ZU PRÜFENDER TEXT =>
-*-

Der BUND befürwortet den weiteren Ausbau der Windenergie in Baden-Württemberg, Deutschland und weltweit.Strom aus Windkraft hat die geringsten Erzeugungskosten und die kürzeste energetische Amortisationszeit. Gleichwohl gilt es auch bei der Windenergie die Kriterien der Nachhaltigkeit, des Natur- und Artenschutzes sowie des Umwelt- und Imssionsschutzes zu berücksichtigen.
In einem Hintergrundpapier zur Novelle des Landesplanungsgesetzes 2011 hat der BUND Eckpunkte für den Ausbau der Windenergie in Baden Württemberg festgelegt. Das Ziel der Landesregierung, durch die Windkraft bis 2020 mindestens 10 % der Bruttostromerzeugung bereit zu stellen, ist machbar.

-*-

EINTRÄGE IM DATENSATZ =>

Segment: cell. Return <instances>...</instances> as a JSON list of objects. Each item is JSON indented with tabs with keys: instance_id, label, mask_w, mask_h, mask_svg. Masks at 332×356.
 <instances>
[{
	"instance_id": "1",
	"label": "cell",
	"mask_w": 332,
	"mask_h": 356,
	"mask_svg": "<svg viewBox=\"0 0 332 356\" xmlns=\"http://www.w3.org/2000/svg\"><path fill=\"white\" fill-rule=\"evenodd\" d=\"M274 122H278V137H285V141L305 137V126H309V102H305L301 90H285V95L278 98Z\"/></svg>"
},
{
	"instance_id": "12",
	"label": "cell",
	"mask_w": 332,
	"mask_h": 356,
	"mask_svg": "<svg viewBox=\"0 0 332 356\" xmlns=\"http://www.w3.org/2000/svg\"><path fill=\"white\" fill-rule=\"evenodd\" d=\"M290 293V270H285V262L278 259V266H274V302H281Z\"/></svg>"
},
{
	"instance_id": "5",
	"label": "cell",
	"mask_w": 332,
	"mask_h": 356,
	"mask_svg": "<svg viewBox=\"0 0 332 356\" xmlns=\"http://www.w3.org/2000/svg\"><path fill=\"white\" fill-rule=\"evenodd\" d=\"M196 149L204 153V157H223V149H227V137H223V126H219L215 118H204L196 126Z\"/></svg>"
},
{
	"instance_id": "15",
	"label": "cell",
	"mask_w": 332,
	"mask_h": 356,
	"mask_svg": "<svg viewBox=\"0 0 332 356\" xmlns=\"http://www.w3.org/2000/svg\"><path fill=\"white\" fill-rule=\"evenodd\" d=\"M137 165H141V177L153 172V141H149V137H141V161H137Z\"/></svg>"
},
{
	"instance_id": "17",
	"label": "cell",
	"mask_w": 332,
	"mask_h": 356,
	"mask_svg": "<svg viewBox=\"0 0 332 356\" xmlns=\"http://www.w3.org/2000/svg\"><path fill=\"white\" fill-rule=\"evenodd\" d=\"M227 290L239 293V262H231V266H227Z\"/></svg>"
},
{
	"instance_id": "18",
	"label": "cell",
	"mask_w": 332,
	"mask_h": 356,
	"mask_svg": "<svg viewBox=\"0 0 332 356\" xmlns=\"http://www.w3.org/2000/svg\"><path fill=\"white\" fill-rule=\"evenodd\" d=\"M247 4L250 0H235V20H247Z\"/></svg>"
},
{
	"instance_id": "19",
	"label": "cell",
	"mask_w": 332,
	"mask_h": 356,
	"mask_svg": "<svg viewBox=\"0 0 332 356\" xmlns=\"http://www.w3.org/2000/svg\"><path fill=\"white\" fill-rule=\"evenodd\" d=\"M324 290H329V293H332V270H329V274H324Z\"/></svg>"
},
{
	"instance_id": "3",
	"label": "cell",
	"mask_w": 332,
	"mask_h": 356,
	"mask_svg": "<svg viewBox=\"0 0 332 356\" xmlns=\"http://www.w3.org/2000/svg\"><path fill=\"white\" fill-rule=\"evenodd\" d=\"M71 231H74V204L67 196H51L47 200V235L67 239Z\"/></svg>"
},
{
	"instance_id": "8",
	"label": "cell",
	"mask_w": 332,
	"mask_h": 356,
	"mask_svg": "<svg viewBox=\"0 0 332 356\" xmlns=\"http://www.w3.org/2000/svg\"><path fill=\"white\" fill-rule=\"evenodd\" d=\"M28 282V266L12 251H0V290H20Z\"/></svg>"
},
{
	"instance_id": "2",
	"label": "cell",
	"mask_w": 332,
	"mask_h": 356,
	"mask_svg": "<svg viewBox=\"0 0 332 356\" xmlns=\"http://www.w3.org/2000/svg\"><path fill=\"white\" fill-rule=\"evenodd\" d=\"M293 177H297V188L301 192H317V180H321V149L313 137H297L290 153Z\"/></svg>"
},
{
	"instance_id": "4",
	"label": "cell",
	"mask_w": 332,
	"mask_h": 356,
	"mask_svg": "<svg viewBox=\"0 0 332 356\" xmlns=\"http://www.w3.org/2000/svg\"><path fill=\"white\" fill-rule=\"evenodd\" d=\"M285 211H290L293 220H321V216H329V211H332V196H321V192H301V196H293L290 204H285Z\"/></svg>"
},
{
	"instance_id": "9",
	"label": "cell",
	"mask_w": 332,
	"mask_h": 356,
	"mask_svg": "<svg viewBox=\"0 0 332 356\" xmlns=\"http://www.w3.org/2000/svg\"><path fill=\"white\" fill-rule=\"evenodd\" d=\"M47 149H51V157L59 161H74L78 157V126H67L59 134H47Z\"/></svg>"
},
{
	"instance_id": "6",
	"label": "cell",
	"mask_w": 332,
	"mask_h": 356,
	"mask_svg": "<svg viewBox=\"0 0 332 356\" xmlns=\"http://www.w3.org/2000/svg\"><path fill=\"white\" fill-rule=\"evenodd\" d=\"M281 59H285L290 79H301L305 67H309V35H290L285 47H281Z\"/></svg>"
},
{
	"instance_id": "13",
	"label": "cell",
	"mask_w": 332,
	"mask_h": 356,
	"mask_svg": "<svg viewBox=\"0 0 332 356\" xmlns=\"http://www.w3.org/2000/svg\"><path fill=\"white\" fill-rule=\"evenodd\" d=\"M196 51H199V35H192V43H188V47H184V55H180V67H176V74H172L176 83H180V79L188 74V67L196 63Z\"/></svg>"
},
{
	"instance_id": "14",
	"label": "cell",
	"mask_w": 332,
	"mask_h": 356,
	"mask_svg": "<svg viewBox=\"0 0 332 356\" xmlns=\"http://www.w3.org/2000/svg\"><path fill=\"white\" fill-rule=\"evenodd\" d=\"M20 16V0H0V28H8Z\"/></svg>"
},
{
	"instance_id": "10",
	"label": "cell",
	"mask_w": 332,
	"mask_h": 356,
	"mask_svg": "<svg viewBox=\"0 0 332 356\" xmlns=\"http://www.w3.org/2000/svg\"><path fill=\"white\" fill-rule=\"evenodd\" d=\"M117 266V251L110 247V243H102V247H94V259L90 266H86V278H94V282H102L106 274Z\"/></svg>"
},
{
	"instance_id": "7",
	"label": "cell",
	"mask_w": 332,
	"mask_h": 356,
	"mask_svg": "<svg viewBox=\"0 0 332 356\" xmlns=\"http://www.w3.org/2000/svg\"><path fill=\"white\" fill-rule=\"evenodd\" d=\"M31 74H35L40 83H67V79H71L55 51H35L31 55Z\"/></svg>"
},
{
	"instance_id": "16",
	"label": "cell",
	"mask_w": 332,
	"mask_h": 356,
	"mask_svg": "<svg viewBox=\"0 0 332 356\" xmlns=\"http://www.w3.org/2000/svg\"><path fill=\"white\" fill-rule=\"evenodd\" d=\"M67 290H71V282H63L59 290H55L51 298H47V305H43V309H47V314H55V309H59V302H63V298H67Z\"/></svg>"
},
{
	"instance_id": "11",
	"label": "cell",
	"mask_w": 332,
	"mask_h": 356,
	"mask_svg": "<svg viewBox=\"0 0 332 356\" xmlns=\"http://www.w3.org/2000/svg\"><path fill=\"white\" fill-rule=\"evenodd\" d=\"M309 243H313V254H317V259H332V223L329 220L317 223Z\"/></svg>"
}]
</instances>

-*-

Setze den Text zum Ausbau der Windenergie in Baden-Württemberg im Anschluss an seinen letzten Satz fort.

Die im Sommer 2011 akualisierten BUND-Position Windenergie beschreibt die Rolle der Windenergie im Rahmen einer zukunftsfähigen Energiepolitik. Die großen Potenziale gilt es durch gezielte Regional- und Flächennutzungsplanung zu nutzen. Es gibt jedoch keinen Freibrief für die Windenergienutzung. In der BUND Position finden sich zahlreiche Kriterien, die die Nutzung der Windenergie in bestimmten Bereichen ausschließen oder einschränken. Trotzdem bleiben ausreichen Flächenpotenziale für die Windenergienutzung vorhanden.
Für die Akzeptanz der Anlagen ist die Beteiligung der Bürgerinnen und Bürger ein wesentlicher Faktor. Dies gilt sowohl für die Genehmigungspraxis der Anlagen, als auch die wirtschaftliche Teilhabe. Der BUND setzt sich dafür ein diese zu verbessern.